Reviewing receptor families in farm animals
The animal article of the month for June is ‘Invited review: Nutrient sensing receptors for free fatty acids and hydroxycarboxylic acids in farm animals‘. Author: M. Mielenz
Nutrient sensing by free fatty acid receptors and hydroxycarboxylic acid receptors links energy substrate supply with cellular responses. Both receptor families help the organism to respond to nutrient availability. This response is independent of the function of nutrients as energy substrates, such as for example short-chain fatty acids derived from microbial fermentation. Receptors of both families are found within the intestine, where they represent an interface between fermentation products of the microbial community and the host. However, members of both receptors families are found in a number of other tissues or cells of the organism. Those include adipose tissue or cells of the innate immune system, such as neutrophil granulocytes. Receptors are specifically activated by various free fatty acids or other compounds like beta-hydroxybutyric acid or lactate. Activation of a certain receptor is associated, e.g., with in insulin secretion, regulation of lipolysis or immune response.

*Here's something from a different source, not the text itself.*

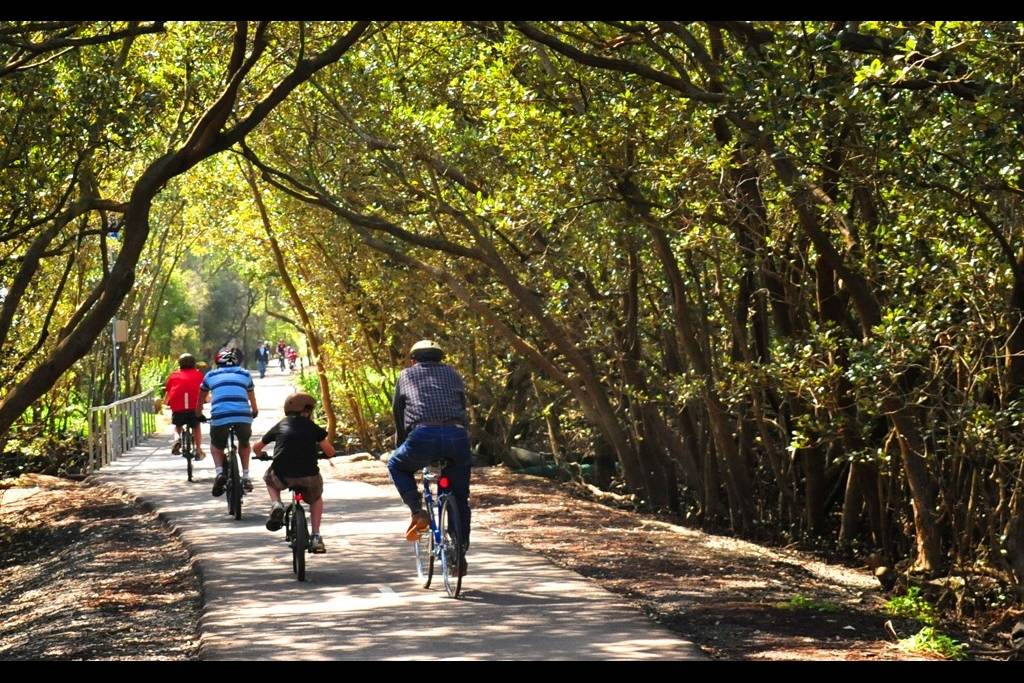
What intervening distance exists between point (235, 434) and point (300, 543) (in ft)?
17.8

Most data on free fatty acid or hydroxycarboxylic acid receptors are coming from humans or rodent models. In farm animal species, data is often linked with gene expression. Information on the functional importance of free fatty acid receptors in farm animals are currently mostly related to bovine neutrophil granulocytes. The importance of these receptors should be at least partly comparable between humans, rodent models, and farm animals. However, species specific differences in metabolism, like the dominance of short-chain fatty acids for energy supply in ruminants in association with their relatively high concentrations in plasma compared with humans, might be linked with differential abundances between species or different affinities for their ligands. The latter was observed for the bovine receptor FFAR2, specific for short-chain fatty acids.
In humans, both receptors families are discussed as targets to treat metabolic and inflammatory disorders. The interaction of the microbiota and its host are of significant research interest in humans and farm animals. The composition of the microbiota and its impact on the regulation of metabolism and health is in the current research focus in humans but also in farm animals. Therefore, research on microbiota-host interaction in farm animals may boost also research on both receptor families in farm animals in future.